WASHINGTON, DC – “As thankful as we might be for the productive technological innovations of the 21st Century, it is important to recognize that the digital society we’ve created has pitfalls—particularly for our youngest citizens,” says author and publisher David Bruce Smith.
According to Smith, the “new” electronic world fosters apathy instead of empathy and a new study out of the U.K. appears to prove it. “Researchers at London’s Kingston University discovered that kids who spend more time playing with high-tech toys over reading a good book are at risk of becoming disinterested and disassociated. Their data revealed that readers have more positive social attitudes.”
Smith describes himself as an ardent advocate of encouraging young Americans to absorb the history of the U.S—in particular. He urges parents and teachers to provide the kids in their charge with good books — fiction and nonfiction — based on historical fact. “I try to facilitate this task because it’s a way of providing our future generations with the knowledge they need to become productive, participative citizens.”
He cites Thomas Jefferson, the main author of the Declaration of Independence, the third president of the United States and the founder of the University of Virginia who said: “…apprising [students] of the past will enable them to judge the future; it will avail them of the experience of other times and other nations; it will qualify them as judges of the actions and designs of men; it will enable them to know ambition under every disguise it may assume; and knowing it, to defeat its views.”
It’s not just Smith who relies on the words of Thomas Jefferson to make the case for books — page-turners, if you will — as teaching tools.
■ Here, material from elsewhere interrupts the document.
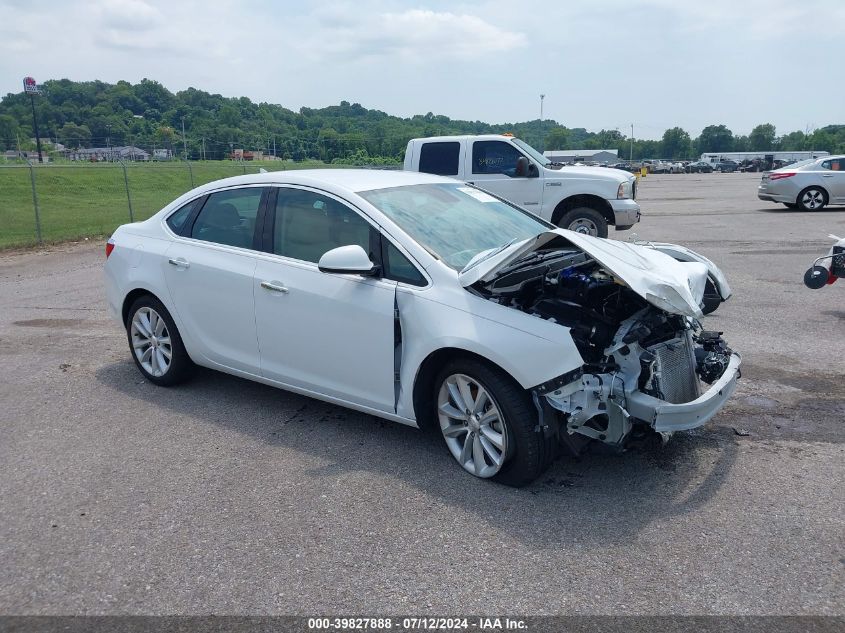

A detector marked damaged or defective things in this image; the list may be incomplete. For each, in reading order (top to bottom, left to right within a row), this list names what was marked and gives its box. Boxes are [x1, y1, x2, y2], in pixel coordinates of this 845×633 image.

Annie Holmquist, in a recent article for the Minnesota-based think-tank, Intellectual Takeout, described Jefferson as an early believer in using books to motivate young learners because of the virtuous morals, which they teach the reader.
As Jefferson put it: “everything is useful which contributes to fix in the principles and practices of virtue. When any original act of charity or of gratitude, for instance, is presented either to our sight or imagination, we are deeply impressed with its beauty and feel a strong desire in ourselves of doing charitable and grateful acts also. On the contrary, when we see or read of any atrocious deed, we are disgusted with it’s deformity, and conceive an abhorrence of vice. Now every emotion of this kind is an exercise of our virtuous dispositions, and dispositions of the mind, like limbs of the body acquire strength by exercise.”
The Grateful American Book Prize is accepting entries for its 2017 award. Works of historical fiction and nonfiction for children 11 to 15 years of age published between July 1, 2016 and July 31, 2017 qualify. The Prize is among the most lucrative for literary accomplishment, $13,000 — thirteen for the number of original colonies. In addition, two “Honorable Mention” winners receive $500 each.